Théâtre : Le courage de ma mère éclaire, par touches intimistes, le drame du génocide perpétré par les nazis.
- Écrit par : Christian Kazandjian
Par Christian Kazandjian - Lagrandeparade.com/ Un bureau chargé de livres. Un homme lit, écrit. Puis se transporte, à côté, dans ce qui évoque un studio d’enregistrement.
Il va donc graver une histoire. La sienne, celle de tout un peuple, à travers un épisode - tragique - de l’histoire de sa mère. George Tabori, interpelé et houspillé aussi parfois par la défunte (mais est-elle vraiment morte ?) conte ce jour terrible de 1944, à Budapest. Les nazis, avec leurs supplétifs de la police hongroise arrêtent les indésirables ennemis du Reich : malades mentaux, homosexuels, communistes, juifs. Ils les précipitent dans des wagons à bestiaux plombés pour Auschwitz, d’où « ils partiront en fumée ». Madame Tabori, qui se rend, pimpante comme toujours, chez sa sœur, est arrêtée et jointe à la misérable troupe des déportés. Un heureux concours de circonstance, la confrontation avec un officier allemand tenaillé par les doutes, lui ouvriront les portes de la liberté, à elle, seule rescapée d’un convoi de plus de 4 000 déportés. Dès lors, elle portera en elle ce sentiment de culpabilité, qui exige du courage pour le supporter, comme nombre de de survivants de catastrophes, de crimes de masse. C’est donc à son fils George qu’il incombera de transmettre la douloureuse mémoire de la Shoah.
Ne pas oublier
Le texte de George Tabori, traduit par Maurice Taszman, expose, par petites touches, l’histoire du génocide de juifs d’Europe perpétré par les nazis. L’alternance des scènes d’un quotidien banal tiré d’actes de la vie d’une communauté intégrée, mais vouée à l’exécration et la mort, et des récits horrifiques du transfert vers les camps d’extermination, disent, de l’intérieur, ce que fut le génocide. On peut, ainsi, rire et se moquer de ces protagonistes qui fondent les sociétés, puis trembler d’horreur à l’évocation des brutalités, des assassinats commis par les bourreaux. Dans les trains étroitement surveillés, les déportés, soumis à une dégradante promiscuité, dardent leurs traits d’humour, se livrent à des actes sexuels « pour la dernière fois ». Le narrateur, malgré les protestations de sa mère, ne cache rien de ces actes si communs, si humains. Que la mémoire puisse parfois trahir n’enlève rien à la vérité, au poids des faits. Ce qui est dit a bien eu lieu et il est du devoir de chacun de les perpétuer afin que l’humanité n’oublie jamais. Se remémorer ne signifie pas figer le passé, mais nourrir l’avenir. Il est du devoir de qui transmet de ne rien occulter, de ne pas édulcorer. Le Courage de ma mère en est une parfaite illustration, notamment en ces temps où négationnisme et interprétation biaisés de l’histoire trouvent regain.

» Consignes de l'exercice:
1. Répondez aux questions suivantes d'après l'article sur la pièce Le Courage de ma mère.
(a) En quelle année et dans quelle ville se situe le jour terrible que raconte George Tabori ?
(b) Combien de déportés comptait le convoi dont Madame Tabori fut la seule rescapée ?
(c) Qui a traduit le texte de George Tabori ?
2. Reprenez l'article sur la pièce Le Courage de ma mère à la suite de sa dernière phrase, en quelques phrases.

» Enregistrements extraits:
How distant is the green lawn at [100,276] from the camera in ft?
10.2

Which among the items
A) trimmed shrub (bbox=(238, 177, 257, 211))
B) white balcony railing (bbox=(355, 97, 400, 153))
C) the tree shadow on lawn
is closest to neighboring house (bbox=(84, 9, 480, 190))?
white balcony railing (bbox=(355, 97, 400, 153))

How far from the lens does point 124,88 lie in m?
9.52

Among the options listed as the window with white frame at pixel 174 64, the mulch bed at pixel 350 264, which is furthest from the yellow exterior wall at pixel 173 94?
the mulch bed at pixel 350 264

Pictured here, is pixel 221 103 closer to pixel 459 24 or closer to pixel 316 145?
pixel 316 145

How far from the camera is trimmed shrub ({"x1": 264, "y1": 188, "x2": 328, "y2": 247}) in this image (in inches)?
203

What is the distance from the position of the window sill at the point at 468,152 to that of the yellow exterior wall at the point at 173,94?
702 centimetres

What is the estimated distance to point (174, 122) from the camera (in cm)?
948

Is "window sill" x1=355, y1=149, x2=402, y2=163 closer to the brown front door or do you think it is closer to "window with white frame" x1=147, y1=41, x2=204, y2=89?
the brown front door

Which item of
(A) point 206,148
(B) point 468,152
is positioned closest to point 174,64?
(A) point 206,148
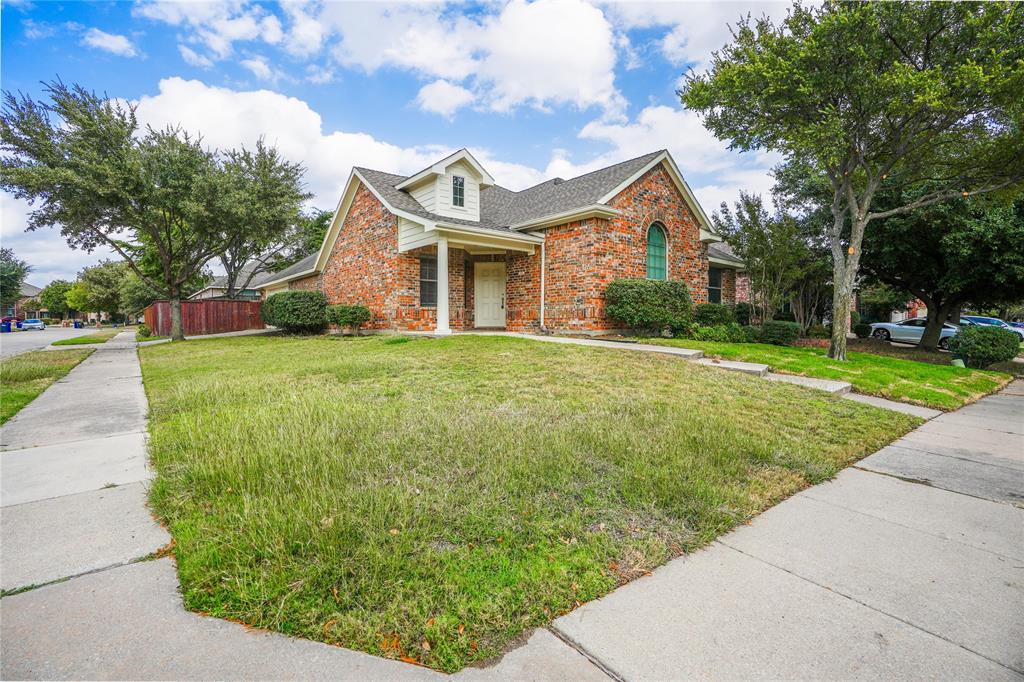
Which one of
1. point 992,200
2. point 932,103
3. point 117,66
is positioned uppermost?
point 117,66

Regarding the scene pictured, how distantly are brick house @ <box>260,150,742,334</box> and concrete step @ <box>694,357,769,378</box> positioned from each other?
13.4 feet

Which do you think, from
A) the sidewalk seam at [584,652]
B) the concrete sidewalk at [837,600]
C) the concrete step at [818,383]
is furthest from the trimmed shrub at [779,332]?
the sidewalk seam at [584,652]

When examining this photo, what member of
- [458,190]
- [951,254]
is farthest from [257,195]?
[951,254]

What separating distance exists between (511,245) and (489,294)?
7.97 ft

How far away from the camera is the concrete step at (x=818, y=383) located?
660 cm

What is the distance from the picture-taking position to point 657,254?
45.6 feet

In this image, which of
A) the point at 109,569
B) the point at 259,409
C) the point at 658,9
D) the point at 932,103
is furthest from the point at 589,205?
the point at 109,569

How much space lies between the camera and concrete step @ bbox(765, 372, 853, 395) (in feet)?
21.6

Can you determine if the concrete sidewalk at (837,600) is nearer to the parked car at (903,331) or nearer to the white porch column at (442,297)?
the white porch column at (442,297)

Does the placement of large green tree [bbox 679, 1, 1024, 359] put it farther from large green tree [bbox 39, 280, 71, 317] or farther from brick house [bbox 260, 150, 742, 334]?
large green tree [bbox 39, 280, 71, 317]

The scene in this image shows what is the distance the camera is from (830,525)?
106 inches

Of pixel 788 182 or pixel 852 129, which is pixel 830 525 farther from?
pixel 788 182

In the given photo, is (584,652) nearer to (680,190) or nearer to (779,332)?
(779,332)

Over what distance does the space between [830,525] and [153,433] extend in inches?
215
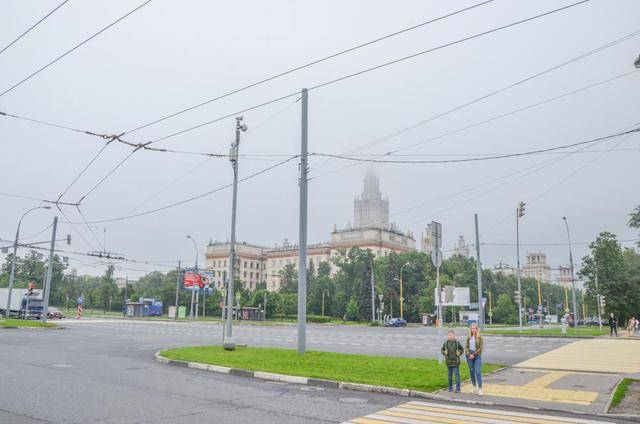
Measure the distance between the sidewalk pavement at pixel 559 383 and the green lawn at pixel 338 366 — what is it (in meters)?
0.90

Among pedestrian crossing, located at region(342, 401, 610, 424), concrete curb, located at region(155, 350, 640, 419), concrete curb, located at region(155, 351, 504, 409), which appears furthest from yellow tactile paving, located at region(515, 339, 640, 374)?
pedestrian crossing, located at region(342, 401, 610, 424)

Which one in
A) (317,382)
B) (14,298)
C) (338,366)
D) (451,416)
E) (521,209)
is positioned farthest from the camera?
(14,298)

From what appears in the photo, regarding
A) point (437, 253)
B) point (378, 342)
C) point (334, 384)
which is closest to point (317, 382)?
point (334, 384)

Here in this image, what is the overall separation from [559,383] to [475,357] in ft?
9.52

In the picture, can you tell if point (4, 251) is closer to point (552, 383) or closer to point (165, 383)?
point (165, 383)

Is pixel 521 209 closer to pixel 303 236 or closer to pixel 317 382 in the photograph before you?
pixel 303 236

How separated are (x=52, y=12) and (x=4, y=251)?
1576 inches

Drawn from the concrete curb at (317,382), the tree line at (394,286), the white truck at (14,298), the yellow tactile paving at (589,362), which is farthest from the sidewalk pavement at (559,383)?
the white truck at (14,298)

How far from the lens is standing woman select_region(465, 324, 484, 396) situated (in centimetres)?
1076

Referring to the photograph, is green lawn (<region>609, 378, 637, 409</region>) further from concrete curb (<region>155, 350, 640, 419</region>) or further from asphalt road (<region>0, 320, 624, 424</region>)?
asphalt road (<region>0, 320, 624, 424</region>)

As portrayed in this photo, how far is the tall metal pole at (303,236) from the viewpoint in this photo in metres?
17.4

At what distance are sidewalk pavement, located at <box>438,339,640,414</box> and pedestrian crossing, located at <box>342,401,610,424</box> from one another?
0.85 meters

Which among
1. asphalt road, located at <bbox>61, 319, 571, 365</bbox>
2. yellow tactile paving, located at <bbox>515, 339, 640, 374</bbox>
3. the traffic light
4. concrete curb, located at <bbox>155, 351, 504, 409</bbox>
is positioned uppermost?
the traffic light

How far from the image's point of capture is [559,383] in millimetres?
12164
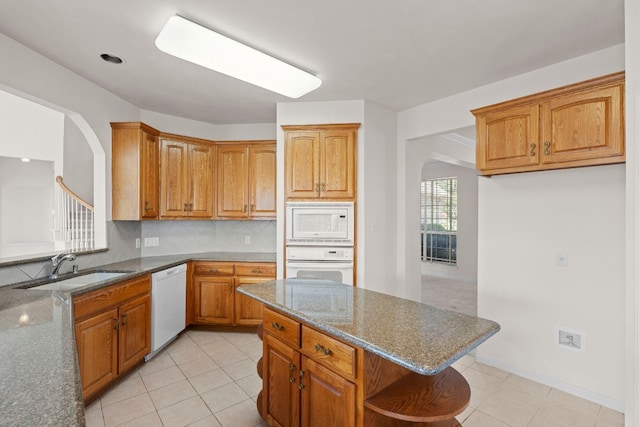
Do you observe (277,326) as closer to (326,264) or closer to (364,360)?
(364,360)

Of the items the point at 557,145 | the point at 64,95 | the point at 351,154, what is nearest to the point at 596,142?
the point at 557,145

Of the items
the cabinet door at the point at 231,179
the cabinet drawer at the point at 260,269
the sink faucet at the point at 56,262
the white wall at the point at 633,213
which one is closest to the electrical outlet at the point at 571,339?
the white wall at the point at 633,213

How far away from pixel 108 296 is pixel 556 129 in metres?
3.65

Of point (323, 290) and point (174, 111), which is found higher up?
point (174, 111)

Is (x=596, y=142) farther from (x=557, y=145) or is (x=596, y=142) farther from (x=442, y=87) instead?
(x=442, y=87)

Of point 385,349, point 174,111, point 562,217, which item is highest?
point 174,111

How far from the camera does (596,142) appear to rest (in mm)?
2082

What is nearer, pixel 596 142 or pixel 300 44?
pixel 596 142

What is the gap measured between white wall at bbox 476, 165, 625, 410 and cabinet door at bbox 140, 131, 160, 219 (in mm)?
3499

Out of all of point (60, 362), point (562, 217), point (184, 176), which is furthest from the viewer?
point (184, 176)

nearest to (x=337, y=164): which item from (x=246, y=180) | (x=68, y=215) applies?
(x=246, y=180)

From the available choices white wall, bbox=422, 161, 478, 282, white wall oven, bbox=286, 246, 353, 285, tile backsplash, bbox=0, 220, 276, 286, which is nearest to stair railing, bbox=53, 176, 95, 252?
tile backsplash, bbox=0, 220, 276, 286

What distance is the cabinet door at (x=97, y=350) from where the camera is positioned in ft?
7.15

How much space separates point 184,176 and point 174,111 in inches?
32.4
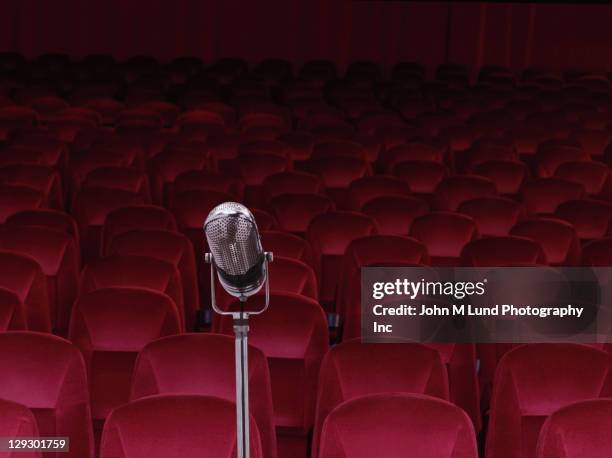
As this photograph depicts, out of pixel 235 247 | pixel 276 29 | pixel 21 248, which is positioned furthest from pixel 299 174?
pixel 276 29

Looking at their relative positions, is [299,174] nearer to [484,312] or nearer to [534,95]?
[484,312]

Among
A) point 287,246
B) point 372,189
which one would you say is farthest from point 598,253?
point 372,189

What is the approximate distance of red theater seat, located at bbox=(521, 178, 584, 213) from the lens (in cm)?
638

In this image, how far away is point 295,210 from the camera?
5750mm

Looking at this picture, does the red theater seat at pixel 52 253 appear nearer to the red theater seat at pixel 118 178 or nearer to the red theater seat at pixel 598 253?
the red theater seat at pixel 118 178

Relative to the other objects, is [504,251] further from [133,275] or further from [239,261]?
[239,261]

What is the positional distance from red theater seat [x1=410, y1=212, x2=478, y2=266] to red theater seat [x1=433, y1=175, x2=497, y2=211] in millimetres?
900

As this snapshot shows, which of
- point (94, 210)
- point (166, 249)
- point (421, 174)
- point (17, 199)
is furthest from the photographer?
point (421, 174)

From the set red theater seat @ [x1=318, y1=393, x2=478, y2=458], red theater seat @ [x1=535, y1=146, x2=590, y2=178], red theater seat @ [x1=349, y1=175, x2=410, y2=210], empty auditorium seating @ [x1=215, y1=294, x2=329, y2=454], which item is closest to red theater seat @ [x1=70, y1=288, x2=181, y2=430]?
empty auditorium seating @ [x1=215, y1=294, x2=329, y2=454]

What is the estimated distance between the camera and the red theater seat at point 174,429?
8.60 feet

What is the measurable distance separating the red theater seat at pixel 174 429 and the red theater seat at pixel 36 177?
355 centimetres

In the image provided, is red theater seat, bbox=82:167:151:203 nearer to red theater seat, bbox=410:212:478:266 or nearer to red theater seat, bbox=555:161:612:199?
red theater seat, bbox=410:212:478:266

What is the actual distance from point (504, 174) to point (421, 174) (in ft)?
2.18

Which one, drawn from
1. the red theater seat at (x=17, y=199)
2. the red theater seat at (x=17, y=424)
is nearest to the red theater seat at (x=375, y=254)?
the red theater seat at (x=17, y=199)
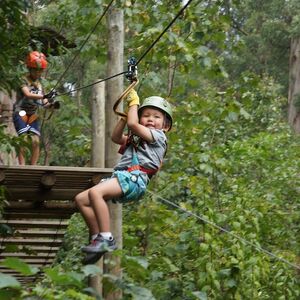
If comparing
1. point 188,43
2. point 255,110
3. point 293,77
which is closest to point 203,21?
point 188,43

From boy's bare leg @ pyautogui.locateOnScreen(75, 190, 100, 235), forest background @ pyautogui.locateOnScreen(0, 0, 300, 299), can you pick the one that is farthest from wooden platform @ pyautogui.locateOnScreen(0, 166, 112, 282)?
boy's bare leg @ pyautogui.locateOnScreen(75, 190, 100, 235)

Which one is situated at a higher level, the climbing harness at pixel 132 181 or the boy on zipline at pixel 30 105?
the boy on zipline at pixel 30 105

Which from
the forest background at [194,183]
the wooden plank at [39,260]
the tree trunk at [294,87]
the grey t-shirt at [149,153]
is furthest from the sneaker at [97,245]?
the tree trunk at [294,87]

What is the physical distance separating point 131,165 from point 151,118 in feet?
1.11

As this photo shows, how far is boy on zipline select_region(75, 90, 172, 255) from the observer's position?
13.8ft

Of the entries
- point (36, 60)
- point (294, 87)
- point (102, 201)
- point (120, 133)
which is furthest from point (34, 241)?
point (294, 87)

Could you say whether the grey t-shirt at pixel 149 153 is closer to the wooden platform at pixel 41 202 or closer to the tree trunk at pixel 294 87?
the wooden platform at pixel 41 202

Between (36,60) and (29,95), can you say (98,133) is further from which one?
(36,60)

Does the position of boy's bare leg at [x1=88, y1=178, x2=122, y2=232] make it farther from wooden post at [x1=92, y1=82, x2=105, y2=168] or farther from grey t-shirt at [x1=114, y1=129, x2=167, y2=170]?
wooden post at [x1=92, y1=82, x2=105, y2=168]

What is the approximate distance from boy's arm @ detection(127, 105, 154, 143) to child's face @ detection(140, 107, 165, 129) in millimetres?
130

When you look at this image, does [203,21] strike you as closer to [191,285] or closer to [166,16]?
[166,16]

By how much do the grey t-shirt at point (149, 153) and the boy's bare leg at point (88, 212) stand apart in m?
0.31

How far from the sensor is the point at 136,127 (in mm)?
4340

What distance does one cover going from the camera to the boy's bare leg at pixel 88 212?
4.27 meters
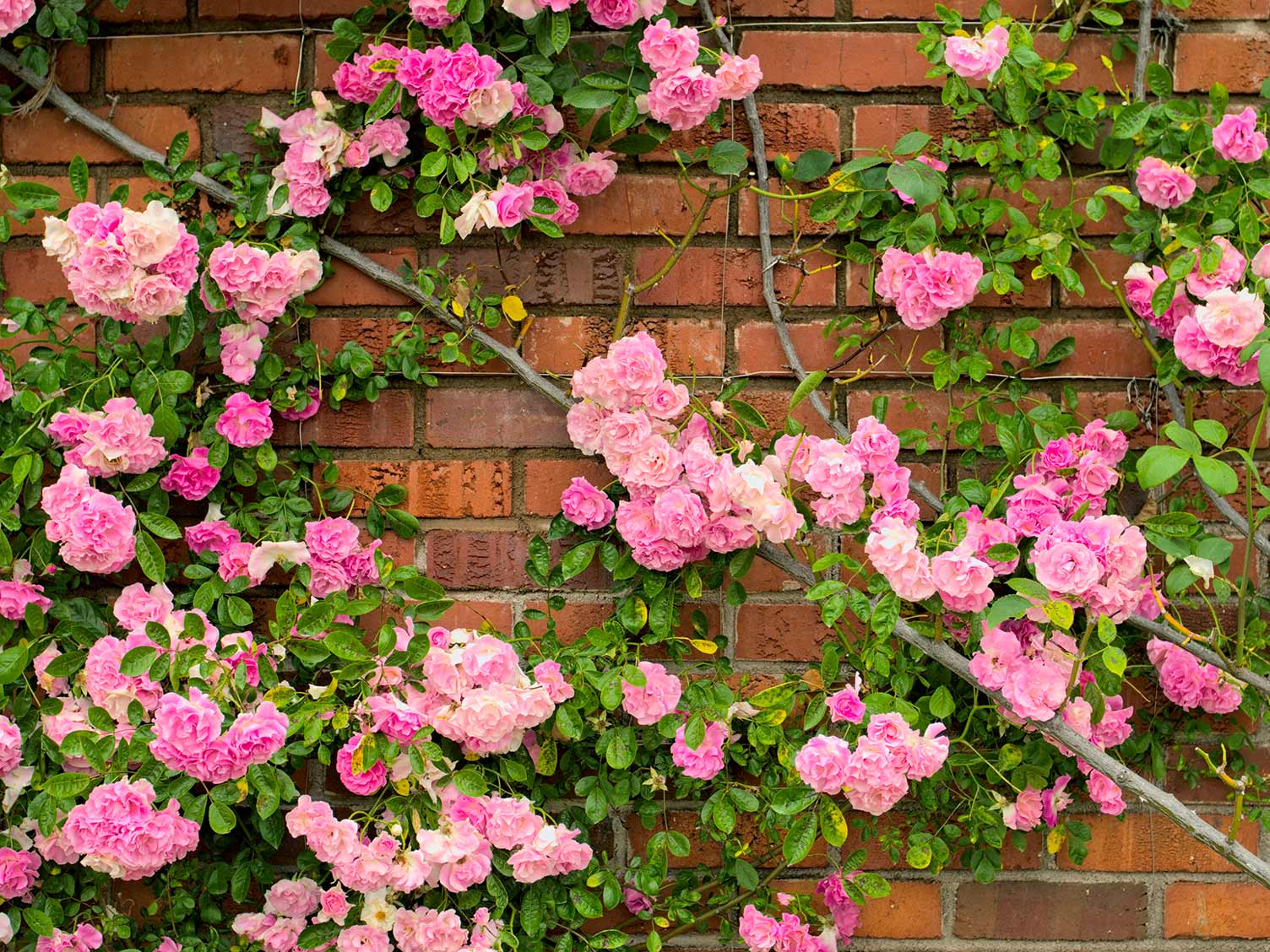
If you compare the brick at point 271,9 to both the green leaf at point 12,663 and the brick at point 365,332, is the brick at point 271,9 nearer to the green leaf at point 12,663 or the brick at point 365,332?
the brick at point 365,332

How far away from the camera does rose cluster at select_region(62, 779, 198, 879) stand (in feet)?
4.12

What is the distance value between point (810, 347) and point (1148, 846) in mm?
811

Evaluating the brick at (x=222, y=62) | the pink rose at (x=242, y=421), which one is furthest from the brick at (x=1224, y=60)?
the pink rose at (x=242, y=421)

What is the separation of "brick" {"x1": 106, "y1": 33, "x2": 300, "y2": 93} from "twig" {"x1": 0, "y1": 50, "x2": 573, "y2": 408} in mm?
90

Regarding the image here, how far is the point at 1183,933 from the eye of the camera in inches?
57.2

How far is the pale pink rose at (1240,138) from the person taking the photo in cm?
132

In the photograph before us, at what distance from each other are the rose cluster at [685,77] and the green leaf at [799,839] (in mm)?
869

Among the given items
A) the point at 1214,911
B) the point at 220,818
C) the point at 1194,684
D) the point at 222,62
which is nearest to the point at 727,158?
the point at 222,62

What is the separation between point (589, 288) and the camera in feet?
4.68

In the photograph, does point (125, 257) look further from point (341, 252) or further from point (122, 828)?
point (122, 828)

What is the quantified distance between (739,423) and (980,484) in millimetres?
316

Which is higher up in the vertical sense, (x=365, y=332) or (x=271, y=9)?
(x=271, y=9)

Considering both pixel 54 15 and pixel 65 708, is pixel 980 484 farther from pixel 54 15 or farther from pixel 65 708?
pixel 54 15

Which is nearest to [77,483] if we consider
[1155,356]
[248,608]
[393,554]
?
[248,608]
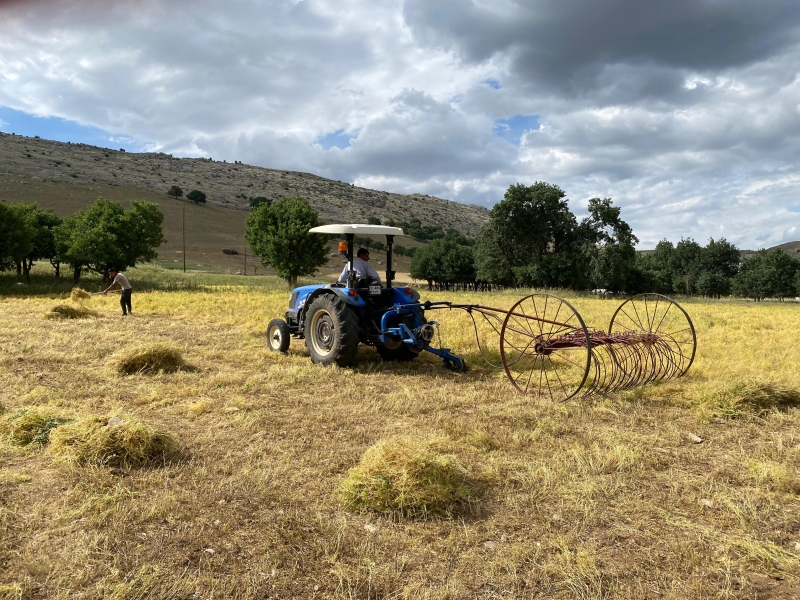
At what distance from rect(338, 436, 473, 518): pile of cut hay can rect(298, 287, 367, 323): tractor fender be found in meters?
4.19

» Corrigé de l'exercice:
1.
(a) En 1944, à Budapest.
(b) Plus de 4 000 déportés.
(c) Maurice Taszman.

2.
D’ombre et de lumière
Seul en scène, Roland Timsit joue la transmission à travers un enregistrement sonore. Il est, tout à la fois, l’auteur-conteur, sa mère, et les protagonistes du drame. D’un simple changement de ton, d’expression, sans excès, il devient acteur de la tragédie. Le décor dessine la frontière délimitant passé et présent, tout comme les voix des disparus : quelques micros sur pied qui font office de silhouette des personnages dont ils amplifient la voix ; des néons, rais de lumière filtrant à travers les planches des wagons à bestiaux ou évocation des vies qui ont brillé et se sont éteintes. La bande-son, parfois intrusive, est là pour rappeler qu’on traite de la vie, de vies qui ne sont plus, mais qu’on ne doit pas oublier. Roland Timsit est épatant et authentique dans ce rôle d’ordonnateur de la mémoire.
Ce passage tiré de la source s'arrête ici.